■ Exercise inputs ■
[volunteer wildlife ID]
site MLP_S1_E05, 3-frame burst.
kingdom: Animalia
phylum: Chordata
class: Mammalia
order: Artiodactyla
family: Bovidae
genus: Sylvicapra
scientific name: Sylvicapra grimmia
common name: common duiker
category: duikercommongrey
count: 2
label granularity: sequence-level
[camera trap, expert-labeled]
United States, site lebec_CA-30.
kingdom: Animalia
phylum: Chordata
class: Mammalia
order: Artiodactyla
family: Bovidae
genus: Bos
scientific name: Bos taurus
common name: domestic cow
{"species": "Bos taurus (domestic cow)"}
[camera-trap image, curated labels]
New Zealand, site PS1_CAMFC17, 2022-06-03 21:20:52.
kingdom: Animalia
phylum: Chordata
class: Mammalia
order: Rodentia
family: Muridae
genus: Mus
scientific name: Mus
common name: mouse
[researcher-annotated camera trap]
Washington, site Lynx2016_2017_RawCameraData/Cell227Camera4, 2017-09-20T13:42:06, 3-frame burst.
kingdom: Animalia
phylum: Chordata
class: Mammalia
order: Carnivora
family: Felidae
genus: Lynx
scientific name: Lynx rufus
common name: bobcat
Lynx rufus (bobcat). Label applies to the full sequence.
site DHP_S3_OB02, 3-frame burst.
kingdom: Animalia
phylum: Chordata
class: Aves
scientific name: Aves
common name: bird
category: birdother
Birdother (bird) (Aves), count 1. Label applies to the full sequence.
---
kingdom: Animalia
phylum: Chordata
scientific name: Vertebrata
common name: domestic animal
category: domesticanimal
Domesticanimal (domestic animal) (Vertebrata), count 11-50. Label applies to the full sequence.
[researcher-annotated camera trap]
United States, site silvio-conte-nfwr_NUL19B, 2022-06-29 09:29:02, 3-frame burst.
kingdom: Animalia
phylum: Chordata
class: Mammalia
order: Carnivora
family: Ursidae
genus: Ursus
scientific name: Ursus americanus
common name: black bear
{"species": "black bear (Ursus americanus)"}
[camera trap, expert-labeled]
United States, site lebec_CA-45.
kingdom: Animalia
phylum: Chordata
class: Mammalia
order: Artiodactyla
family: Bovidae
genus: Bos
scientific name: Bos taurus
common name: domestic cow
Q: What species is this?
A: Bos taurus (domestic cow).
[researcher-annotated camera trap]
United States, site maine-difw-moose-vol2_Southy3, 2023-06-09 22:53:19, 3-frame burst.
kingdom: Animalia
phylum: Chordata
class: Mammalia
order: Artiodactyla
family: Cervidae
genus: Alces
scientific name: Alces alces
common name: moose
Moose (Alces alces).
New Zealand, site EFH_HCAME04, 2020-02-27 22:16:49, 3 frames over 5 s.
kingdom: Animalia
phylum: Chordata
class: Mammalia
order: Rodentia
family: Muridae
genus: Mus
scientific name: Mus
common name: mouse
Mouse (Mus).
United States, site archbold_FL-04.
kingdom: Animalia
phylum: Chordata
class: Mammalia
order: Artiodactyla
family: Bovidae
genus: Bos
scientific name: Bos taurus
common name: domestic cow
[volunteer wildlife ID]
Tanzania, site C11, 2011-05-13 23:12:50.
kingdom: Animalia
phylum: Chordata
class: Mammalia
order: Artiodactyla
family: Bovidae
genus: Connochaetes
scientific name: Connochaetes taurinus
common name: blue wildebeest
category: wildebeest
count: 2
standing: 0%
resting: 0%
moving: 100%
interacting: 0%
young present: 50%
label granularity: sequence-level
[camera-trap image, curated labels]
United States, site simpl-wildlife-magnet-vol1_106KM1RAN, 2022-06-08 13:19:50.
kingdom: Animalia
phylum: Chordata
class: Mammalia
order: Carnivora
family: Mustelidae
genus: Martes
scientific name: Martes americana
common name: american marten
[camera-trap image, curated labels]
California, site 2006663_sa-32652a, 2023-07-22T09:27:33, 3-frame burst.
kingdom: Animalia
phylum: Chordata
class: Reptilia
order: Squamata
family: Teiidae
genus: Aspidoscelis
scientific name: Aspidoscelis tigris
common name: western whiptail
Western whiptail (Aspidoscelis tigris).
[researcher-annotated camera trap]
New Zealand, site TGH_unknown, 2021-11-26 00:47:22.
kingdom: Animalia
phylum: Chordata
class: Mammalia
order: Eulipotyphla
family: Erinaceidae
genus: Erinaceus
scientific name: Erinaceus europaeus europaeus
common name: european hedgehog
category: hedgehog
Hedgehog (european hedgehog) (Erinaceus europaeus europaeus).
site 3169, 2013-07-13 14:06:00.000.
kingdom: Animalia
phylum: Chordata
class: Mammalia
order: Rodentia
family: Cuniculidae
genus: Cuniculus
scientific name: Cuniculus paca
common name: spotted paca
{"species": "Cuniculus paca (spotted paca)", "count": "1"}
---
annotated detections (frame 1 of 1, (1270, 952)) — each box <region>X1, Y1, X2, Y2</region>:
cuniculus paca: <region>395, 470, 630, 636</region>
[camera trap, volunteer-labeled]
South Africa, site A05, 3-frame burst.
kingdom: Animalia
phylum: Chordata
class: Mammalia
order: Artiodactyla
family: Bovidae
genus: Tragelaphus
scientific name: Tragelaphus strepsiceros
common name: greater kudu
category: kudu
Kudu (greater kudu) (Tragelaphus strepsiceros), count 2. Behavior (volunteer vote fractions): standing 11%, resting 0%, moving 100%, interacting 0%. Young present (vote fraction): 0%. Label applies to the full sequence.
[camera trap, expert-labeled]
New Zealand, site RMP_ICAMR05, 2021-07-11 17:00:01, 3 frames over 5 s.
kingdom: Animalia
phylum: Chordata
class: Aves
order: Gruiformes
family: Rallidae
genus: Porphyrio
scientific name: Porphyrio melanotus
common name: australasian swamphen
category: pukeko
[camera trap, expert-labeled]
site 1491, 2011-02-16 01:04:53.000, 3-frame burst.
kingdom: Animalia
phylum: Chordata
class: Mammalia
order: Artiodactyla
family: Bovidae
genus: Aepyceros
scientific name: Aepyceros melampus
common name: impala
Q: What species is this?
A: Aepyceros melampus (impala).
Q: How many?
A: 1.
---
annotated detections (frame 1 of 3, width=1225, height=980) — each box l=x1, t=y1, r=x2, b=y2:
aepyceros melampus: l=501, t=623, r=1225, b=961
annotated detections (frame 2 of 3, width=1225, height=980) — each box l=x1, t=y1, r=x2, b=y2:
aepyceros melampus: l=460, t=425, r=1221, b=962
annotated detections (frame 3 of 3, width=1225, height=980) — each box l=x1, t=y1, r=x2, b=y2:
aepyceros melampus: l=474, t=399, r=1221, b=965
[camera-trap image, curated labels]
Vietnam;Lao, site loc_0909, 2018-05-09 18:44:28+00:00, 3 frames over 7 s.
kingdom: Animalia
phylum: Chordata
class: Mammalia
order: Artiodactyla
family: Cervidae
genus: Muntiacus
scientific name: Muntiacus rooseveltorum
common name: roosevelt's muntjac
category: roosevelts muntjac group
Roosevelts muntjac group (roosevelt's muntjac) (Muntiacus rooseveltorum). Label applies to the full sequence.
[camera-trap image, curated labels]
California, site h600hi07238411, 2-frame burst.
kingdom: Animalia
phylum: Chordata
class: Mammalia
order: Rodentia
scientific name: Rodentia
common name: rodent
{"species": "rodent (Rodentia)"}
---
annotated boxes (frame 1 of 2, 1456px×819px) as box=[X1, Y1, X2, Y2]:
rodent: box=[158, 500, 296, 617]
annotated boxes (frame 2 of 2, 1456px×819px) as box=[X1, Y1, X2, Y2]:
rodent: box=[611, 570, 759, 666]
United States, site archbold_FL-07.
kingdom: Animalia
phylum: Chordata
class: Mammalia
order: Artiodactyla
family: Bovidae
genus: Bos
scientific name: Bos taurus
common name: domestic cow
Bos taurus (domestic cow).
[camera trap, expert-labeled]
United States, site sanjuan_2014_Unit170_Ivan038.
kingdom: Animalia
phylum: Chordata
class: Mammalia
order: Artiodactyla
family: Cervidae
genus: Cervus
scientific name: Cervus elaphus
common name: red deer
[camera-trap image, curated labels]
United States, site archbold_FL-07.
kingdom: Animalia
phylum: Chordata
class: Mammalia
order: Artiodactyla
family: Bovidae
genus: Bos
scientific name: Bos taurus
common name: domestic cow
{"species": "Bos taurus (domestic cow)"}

■ What is needed ■
Write down again, exactly as given, only the lines above that fall from the line with "standing: 0%" to the line with "California, site 2006663_sa-32652a, 2023-07-22T09:27:33, 3-frame", inclusive.

■ Answer to this task ■
standing: 0%
resting: 0%
moving: 100%
interacting: 0%
young present: 50%
label granularity: sequence-level
[camera-trap image, curated labels]
United States, site simpl-wildlife-magnet-vol1_106KM1RAN, 2022-06-08 13:19:50.
kingdom: Animalia
phylum: Chordata
class: Mammalia
order: Carnivora
family: Mustelidae
genus: Martes
scientific name: Martes americana
common name: american marten
[camera-trap image, curated labels]
California, site 2006663_sa-32652a, 2023-07-22T09:27:33, 3-frame burst.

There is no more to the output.